## Consigne
Reprenez la chronique depuis "CHRONIQUE. Imagine-t-on le" jusqu'à "gain de cause.", en substituant "ignorer" à "boycotter".

## Texte fourni
CHRONIQUE. Imagine-t-on le général de Gaulle aux Rencontres de Saint-Denis ?
Commençons, une fois n’est pas coutume, par un peu d’histoire. En 1965, le président de la République française, le général de Gaulle, entre en conflit avec la Commission européenne. Il s’opposait à plusieurs projets de réformes de la Communauté Economique Européenne, qui auraient renforcé l’intégration supranationale au détriment des Etats-Nations. Le général de Gaulle décide alors, tout simplement, de boycotter les organes européens. Puisque, à l’époque, les votes devaient être tranchés à l’unanimité, il suffisait que la France ne soit pas représentée pour que l’ensemble du processus décisionnel européen soit bloqué. Après six mois de bras de fer, le général de Gaulle obtient finalement gain de cause.
C’est ce qui a donné son nom à la "politique de la chaise vide" : refuser de se présenter à un événement, pour empêcher que des décisions puissent y être prises – ou, à tout le moins, pour en saper la légitimité.
C’est bien cela qui se joue aujourd’hui avec les rencontres de Saint-Denis, mais pas toujours pour les mêmes raisons. Le Parti socialiste et La France insoumise mettent notamment en avant leur volonté de ne pas cautionner une réunion dans laquelle était discutée la possibilité d’élargir le champ du référendum aux questions de société – au premier rang desquelles, et c’était explicitement mentionné, les questions d’immigration. En ce qui concerne Eric Ciotti, en revanche, il a justifié sa défection par l’absence d’Emmanuel Macron à la marche contre l’antisémitisme. Pourquoi pas ? Peut-être peut-on aussi imaginer que le patron des Républicains cherchait avant tout un prétexte pour réaffirmer son appartenance à l’opposition, au moment où les sénateurs LR viennent justement de voter la loi immigration présentée par le gouvernement.

## Données recueillies
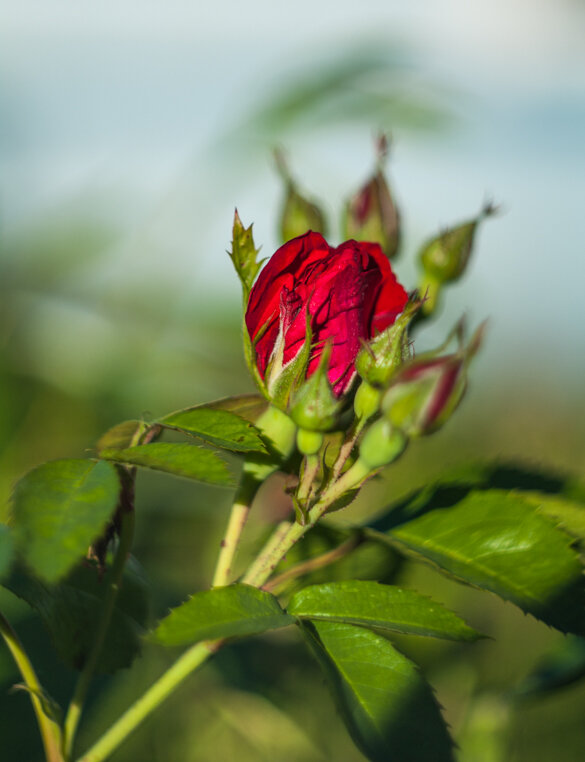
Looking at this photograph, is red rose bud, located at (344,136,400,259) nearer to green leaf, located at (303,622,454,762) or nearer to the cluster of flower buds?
the cluster of flower buds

## Réponse proposée
CHRONIQUE. Imagine-t-on le général de Gaulle aux Rencontres de Saint-Denis ?
Commençons, une fois n’est pas coutume, par un peu d’histoire. En 1965, le président de la République française, le général de Gaulle, entre en conflit avec la Commission européenne. Il s’opposait à plusieurs projets de réformes de la Communauté Economique Européenne, qui auraient renforcé l’intégration supranationale au détriment des Etats-Nations. Le général de Gaulle décide alors, tout simplement, de ignorer les organes européens. Puisque, à l’époque, les votes devaient être tranchés à l’unanimité, il suffisait que la France ne soit pas représentée pour que l’ensemble du processus décisionnel européen soit bloqué. Après six mois de bras de fer, le général de Gaulle obtient finalement gain de cause.